» **PROBLEM**:
Only lines containing "corners" belong in the answer, each copied from the entries below.

» **STUDY MATERIAL**:
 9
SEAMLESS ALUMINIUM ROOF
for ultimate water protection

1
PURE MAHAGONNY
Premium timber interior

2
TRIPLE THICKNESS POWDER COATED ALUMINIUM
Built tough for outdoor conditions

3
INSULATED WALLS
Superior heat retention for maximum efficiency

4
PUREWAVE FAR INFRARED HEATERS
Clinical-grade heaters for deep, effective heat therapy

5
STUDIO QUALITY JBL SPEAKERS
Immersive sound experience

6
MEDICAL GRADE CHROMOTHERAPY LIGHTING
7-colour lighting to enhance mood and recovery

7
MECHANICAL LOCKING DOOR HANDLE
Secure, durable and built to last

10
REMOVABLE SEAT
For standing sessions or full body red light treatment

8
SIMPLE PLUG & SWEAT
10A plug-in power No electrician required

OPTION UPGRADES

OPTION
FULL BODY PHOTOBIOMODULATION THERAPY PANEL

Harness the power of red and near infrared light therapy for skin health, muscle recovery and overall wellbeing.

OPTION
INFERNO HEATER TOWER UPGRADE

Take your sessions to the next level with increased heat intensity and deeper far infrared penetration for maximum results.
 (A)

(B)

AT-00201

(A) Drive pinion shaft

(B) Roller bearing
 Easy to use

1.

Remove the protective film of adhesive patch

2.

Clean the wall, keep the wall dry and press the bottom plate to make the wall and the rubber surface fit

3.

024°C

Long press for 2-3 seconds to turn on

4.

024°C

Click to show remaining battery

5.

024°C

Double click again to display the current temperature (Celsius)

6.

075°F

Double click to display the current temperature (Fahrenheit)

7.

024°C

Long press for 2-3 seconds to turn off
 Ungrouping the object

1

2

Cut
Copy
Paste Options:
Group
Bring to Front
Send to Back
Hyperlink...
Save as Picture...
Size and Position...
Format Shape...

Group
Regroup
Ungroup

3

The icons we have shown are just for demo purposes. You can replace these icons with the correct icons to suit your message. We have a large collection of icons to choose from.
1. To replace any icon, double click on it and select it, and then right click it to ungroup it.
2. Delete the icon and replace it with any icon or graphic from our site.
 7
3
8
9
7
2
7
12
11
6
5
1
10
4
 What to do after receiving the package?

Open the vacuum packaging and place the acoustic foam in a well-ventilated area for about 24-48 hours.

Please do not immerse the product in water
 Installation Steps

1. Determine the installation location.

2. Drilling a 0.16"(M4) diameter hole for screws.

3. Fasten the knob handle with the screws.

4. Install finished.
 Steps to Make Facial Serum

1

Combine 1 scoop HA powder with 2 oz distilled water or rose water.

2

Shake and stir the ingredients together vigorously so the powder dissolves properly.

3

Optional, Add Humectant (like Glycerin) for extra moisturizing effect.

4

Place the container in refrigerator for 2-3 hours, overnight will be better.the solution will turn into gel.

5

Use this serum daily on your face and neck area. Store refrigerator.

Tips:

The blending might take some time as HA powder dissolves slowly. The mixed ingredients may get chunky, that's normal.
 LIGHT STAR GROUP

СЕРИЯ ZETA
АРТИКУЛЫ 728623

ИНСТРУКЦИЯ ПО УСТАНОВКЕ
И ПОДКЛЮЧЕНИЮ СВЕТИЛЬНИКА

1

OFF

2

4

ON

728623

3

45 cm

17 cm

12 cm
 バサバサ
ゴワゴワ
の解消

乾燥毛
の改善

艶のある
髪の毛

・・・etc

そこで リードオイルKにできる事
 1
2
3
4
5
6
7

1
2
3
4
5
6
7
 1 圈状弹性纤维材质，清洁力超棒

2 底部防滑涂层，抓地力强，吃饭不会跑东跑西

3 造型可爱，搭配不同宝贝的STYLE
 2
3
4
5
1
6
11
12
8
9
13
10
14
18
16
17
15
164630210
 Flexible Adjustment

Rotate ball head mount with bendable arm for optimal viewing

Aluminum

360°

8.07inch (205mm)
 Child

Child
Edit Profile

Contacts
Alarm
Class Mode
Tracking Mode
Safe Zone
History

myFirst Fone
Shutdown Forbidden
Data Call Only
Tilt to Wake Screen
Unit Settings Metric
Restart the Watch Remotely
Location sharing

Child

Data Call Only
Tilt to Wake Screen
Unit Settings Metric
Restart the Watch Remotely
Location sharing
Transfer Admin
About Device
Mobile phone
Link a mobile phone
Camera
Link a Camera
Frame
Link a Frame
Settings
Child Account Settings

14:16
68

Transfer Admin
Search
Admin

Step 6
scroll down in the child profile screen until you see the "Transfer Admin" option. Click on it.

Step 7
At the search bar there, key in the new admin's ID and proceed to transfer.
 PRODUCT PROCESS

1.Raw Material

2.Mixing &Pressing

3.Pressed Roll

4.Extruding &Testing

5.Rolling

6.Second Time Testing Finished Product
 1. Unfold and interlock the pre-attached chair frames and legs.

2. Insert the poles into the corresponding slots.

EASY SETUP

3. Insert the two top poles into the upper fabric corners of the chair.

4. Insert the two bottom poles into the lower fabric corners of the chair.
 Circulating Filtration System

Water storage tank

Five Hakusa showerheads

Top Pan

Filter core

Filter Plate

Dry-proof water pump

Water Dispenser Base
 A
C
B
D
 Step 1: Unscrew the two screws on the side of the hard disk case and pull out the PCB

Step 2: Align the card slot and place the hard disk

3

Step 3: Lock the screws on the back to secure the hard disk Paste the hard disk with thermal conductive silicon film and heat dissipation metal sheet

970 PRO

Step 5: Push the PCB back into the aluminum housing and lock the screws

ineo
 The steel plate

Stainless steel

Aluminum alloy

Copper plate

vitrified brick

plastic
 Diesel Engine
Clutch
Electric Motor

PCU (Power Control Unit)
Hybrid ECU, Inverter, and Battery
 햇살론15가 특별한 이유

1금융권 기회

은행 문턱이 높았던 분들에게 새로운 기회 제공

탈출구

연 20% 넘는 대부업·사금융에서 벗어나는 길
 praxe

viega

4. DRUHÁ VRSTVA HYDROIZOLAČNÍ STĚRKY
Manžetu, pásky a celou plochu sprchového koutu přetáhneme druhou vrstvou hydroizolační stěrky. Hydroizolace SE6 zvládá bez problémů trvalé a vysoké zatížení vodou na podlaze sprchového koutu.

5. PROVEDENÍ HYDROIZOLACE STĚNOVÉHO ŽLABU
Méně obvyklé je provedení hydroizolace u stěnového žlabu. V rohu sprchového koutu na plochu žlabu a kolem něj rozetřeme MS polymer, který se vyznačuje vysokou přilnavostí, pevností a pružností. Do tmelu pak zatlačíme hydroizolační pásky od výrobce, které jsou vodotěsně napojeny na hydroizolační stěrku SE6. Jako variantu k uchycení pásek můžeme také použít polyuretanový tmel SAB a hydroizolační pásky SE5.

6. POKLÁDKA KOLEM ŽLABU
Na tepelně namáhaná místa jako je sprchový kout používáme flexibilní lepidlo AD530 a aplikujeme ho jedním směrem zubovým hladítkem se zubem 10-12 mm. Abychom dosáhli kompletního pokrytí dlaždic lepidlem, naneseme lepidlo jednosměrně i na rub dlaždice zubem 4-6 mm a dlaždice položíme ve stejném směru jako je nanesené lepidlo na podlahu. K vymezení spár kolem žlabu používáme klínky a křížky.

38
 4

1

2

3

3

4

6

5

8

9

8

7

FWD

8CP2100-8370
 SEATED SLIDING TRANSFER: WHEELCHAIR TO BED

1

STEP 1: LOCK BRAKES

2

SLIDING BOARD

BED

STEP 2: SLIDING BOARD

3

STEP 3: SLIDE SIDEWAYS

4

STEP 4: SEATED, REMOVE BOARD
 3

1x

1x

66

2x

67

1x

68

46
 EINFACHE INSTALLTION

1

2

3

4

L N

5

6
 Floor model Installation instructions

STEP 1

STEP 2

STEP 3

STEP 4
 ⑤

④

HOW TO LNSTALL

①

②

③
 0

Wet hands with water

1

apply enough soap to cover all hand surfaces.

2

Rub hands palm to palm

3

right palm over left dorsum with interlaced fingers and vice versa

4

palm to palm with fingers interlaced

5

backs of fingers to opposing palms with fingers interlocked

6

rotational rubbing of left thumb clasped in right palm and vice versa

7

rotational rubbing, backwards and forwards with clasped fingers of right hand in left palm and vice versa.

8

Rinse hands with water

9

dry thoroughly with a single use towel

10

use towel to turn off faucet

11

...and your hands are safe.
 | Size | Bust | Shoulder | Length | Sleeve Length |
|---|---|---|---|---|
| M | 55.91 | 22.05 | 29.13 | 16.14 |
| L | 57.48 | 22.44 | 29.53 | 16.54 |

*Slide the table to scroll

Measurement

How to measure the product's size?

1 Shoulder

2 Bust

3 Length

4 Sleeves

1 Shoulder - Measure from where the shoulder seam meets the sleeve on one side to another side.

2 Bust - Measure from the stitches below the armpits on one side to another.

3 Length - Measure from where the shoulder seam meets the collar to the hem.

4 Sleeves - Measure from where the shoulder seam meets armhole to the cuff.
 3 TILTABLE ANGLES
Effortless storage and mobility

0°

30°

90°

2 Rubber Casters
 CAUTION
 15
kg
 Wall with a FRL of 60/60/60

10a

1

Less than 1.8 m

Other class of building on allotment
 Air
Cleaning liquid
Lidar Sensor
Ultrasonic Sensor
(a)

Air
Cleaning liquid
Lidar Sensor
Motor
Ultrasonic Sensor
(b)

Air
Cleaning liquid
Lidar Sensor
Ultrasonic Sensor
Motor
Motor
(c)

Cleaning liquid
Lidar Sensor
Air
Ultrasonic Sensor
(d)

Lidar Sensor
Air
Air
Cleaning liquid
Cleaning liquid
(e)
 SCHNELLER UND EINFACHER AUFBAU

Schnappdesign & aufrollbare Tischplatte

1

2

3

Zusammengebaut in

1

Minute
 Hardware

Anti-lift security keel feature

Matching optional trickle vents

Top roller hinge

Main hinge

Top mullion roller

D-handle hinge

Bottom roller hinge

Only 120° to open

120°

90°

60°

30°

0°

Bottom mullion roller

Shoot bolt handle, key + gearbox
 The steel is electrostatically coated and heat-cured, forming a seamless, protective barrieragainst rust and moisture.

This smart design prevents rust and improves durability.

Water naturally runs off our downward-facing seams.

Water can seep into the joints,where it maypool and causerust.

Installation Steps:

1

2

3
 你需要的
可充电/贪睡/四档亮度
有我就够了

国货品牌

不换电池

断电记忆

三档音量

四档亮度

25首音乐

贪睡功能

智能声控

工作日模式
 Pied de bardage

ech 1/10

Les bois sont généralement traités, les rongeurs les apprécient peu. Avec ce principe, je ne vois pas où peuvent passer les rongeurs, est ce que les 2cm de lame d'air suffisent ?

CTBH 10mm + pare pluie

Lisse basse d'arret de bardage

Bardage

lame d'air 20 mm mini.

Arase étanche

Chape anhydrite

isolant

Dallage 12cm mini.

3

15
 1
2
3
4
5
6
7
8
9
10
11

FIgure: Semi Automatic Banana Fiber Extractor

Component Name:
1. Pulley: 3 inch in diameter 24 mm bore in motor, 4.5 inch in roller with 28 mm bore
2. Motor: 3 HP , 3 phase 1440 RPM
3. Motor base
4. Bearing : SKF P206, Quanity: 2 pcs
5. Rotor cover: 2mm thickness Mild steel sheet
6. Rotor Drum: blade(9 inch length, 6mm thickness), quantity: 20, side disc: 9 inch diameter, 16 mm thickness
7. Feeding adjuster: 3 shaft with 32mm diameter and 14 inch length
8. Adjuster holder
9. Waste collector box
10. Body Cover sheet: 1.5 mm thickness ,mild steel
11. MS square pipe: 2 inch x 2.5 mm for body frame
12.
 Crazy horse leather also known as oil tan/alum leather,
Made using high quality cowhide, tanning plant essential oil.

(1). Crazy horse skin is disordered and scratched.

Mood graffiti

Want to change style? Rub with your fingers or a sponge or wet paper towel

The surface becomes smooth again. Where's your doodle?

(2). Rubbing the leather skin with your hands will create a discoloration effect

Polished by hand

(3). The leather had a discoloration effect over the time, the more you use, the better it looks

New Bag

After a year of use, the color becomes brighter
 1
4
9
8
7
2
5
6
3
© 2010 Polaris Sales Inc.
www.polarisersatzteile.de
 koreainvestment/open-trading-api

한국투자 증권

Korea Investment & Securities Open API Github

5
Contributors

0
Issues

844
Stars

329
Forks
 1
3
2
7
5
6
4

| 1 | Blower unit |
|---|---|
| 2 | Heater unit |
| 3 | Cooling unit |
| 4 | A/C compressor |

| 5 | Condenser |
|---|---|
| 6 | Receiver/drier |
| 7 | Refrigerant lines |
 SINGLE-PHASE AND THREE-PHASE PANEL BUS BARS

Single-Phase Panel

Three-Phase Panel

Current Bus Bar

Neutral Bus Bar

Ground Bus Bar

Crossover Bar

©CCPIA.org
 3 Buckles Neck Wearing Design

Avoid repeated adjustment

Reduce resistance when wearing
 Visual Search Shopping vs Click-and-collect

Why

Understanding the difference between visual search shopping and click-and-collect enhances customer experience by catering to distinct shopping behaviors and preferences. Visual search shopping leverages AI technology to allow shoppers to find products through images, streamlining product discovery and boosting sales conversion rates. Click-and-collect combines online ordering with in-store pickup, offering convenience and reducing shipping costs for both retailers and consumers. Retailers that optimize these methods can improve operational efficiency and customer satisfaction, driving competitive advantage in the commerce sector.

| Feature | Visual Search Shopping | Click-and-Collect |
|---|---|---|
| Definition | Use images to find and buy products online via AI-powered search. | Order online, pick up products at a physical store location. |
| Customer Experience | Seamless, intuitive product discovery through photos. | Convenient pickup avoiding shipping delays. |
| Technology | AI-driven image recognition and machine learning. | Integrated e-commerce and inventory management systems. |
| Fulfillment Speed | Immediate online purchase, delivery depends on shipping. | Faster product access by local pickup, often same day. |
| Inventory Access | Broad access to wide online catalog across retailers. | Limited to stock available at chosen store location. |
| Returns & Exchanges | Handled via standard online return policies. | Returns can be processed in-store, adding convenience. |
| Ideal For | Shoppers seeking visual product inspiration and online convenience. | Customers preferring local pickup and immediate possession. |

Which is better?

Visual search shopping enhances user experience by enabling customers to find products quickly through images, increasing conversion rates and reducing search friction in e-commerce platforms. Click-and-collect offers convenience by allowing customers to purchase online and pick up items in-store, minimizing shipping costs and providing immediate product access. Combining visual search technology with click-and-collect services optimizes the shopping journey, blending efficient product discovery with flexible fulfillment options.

» **RESULT BELOW**:
3. Insert the two top poles into the upper fabric corners of the chair.
4. Insert the two bottom poles into the lower fabric corners of the chair.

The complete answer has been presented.